WREN'S TEMPLE BAR GATE
Rusticated, it is a two-story structure consisting of one wide central arch for the road traffic, flanked on both sides by narrower arches for pedestrians. On the upper part, four statues celebrate the Stuart monarchy: on the west side Charles II is shown with his father Charles I whose parents James I and Anne of Denmark are depicted on the east side. During the 18th century, the heads of traitors were mounted on pikes and exhibited on the roof. The other seven principal gateways to London (Ludgate, Newgate, Aldersgate, Cripplegate, Moorgate, Bishopsgate and Aldgate) had all been demolished by 1800, but Temple Bar remained despite its impediment to the ever-growing traffic. The upper story room was leased to the neighbouring banking house of Child & Co for records storage.[citation needed] It was discovered that the keystones had dropped in 1874. In 1878 the City of London Corporation, eager to widen the road but unwilling to destroy so historic a monument, dismantled it piece-by-piece over an 11-day period and stored its 2,700 stones carefully. In 1880, at the instigation of his wife, Valerie Susan Meux, the brewer Henry Meux bought the stones and re-erected the arch as a gateway at his house, Theobalds Park, between Enfield and Cheshunt in Hertfordshire. There it remained, incongruously sitting in a clearing in a wood, from 1878–2003.

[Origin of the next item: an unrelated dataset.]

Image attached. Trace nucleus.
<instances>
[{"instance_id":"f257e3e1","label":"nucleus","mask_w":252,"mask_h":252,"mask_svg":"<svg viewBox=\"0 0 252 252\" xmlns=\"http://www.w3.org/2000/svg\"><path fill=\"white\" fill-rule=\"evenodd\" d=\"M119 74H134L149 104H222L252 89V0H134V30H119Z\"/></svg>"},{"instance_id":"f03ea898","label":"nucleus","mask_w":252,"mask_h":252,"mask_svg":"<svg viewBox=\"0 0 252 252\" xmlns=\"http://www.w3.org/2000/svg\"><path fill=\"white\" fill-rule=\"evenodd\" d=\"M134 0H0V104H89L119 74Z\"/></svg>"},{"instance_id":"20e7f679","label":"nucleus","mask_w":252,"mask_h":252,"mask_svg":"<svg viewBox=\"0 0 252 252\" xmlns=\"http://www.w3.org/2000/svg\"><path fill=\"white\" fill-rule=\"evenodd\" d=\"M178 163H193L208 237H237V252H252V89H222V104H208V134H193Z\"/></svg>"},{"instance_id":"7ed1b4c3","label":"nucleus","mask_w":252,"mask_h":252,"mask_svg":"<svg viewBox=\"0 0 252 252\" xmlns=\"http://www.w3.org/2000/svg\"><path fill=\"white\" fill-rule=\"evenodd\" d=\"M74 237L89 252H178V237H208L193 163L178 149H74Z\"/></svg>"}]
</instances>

Temple Bar in Patenoster square.
In 1984, it was purchased by the Temple Bar Trust from the Meux Trust for £1. It was carefully dismantled and returned on 500 pallets to the City of London, where it was painstakingly re-erected as an entrance to the Paternoster Square redevelopment just north of St Paul's Cathedral. It opened to the public on 10 November 2004.
The top of one of the gates appeared at auction by Dreweatts London sale of surplus stock from LASSCO on 15 June 2013.
CURRENT MARKER
With the demolition of Wren's gate decided, Horace Jones, Architect and Surveyor to the City of London, designed a memorial to mark Temple Bar which was unveiled in 1880.

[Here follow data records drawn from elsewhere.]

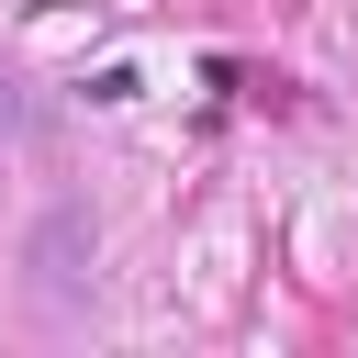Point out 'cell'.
Segmentation results:
<instances>
[{
    "label": "cell",
    "instance_id": "6da1fadb",
    "mask_svg": "<svg viewBox=\"0 0 358 358\" xmlns=\"http://www.w3.org/2000/svg\"><path fill=\"white\" fill-rule=\"evenodd\" d=\"M90 257H101V224H90V201H56V213L34 224V280H45L56 302H78V291H90Z\"/></svg>",
    "mask_w": 358,
    "mask_h": 358
}]
</instances>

The elaborate pedestal in a Neo-Renaissance style serves as the base for Charles Bell Birch's sculpture commonly referred to as Griffin (it is, however, a dragon) as the symbol for the City of London. The pedestal is decorated with statues (by Joseph Boehm) of Queen Victoria and The Prince of Wales, the last royals to enter the City through Wren's gate – an event depicted in one of the reliefs which also decorate the structure.
IN FICTION
The Dragon on top of Temple Bar comes to life in Charlie Fletcher's children's book about unLondon, Stoneheart.
Charles Dickens mentioned Temple Bar in Book II, Chapter I of A Tale of Two Cities, noting its proximity to Tellson's Bank, also on Fleet Street. This was in fact Child & Co. which used the upper rooms of the Bar as storage space. While critiquing the moral poverty of late-18th century London, Dickens wrote that in matters of crime and punishment, "putting to death was a recipe much in vogue," and illustrated the horror caused by severed heads, "exposed on Temple Bar with an insensate brutality and ferocity..."
In Herman Melville's Paradise of Bachelors and Tartarus of Maids, Melville contrasts the beauty of the Temple Bar gateway with the highest point on the road leading to the hellish paper factory, which he calls a "Dantean Gateway." (Dante describes the gateway to hell in his Inferno, over which are written the words, "Abandon hope, all ye who enter here.")
The dragon also features in Virginia Woolf's "The Years", in which one of the main characters, Martin, points "at the splayed-out figure at Temple Bar; it looked as ridiculous as usual – something between a serpent and a fowl."